President Trump signed an executive order on Friday directing the U.S. Centers for Disease Control and Prevention (CDC) to align the core childhood vaccine schedule with “scientific evidence and best practices from peer developed countries.” The order also emphasized preserving access to vaccines currently available to Americans while safeguarding religious freedom and enforcing legal protections for parents.
Children’s Health Defense described the move as fundamentally about power, stating it seeks to shift authority “from an unaccountable public health bureaucracy back to elected officials accountable to voters.” The organization noted the directive requires CDC’s Advisory Committee on Immunization Practices (ACIP) to review HHS findings and align recommendations with best practices from other developed nations—reopening debates around timing, safety, and informed consent.
The order follows a December memo issued by President Trump directing the Department of Health and Human Services (HHS) to align U.S. childhood vaccine recommendations with “best practices from peer developed countries.” In early January, HHS released an assessment concluding the United States recommends more childhood vaccines than any peer nation and administers more vaccine doses per child than some European nations.
In response, the CDC announced updated childhood immunization guidelines reducing recommended shots for children from 17 to 11. This change drew significant criticism from medical experts and health organizations, including the American Academy of Pediatrics (AAP), which subsequently released its own vaccine recommendations diverging from CDC guidance.

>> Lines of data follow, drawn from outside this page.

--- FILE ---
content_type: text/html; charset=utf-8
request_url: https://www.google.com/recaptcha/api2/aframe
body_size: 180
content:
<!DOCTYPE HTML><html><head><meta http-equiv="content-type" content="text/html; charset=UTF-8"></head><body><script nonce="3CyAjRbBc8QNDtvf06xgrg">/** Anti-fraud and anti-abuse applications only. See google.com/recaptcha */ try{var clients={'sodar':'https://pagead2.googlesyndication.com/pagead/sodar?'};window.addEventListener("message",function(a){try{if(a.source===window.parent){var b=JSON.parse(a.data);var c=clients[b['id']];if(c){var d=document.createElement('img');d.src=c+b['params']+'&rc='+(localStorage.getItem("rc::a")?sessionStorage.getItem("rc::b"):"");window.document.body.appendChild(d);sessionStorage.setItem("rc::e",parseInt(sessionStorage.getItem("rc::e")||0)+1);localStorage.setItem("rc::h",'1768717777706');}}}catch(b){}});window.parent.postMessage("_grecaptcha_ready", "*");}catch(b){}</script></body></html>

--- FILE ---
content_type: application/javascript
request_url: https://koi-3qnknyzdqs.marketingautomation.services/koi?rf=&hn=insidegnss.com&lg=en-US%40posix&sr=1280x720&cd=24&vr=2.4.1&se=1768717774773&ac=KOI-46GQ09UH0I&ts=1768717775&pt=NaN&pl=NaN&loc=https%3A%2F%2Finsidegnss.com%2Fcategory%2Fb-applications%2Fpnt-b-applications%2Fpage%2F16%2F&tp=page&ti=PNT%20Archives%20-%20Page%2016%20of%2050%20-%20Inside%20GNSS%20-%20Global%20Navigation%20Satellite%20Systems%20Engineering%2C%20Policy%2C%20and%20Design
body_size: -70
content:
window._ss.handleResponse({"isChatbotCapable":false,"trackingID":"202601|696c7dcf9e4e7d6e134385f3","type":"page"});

Friday’s executive order instructs CDC and ACIP to review HHS’ January “scientific assessment and the latest clinical data” and update the U.S. childhood and adolescent vaccine schedule “to the extent permitted by law.” The White House characterized the action as reaffirming commitment to “gold-standard science” and empowering patients and doctors with “maximum flexibility.”
Dr. Robert Malone, a physician cited in the original materials, emphasized the order challenges decades of centralized control over U.S. vaccine policy. He stated the move addresses a “fundamental principle of constitutional governance,” where executive agencies and advisory committees should advise rather than independently set policy. Malone warned that the AAP lawsuit—which temporarily blocked implementation of HHS recommendations—could render ACIP “mostly irrelevant” as part of a broader shift in public health governance.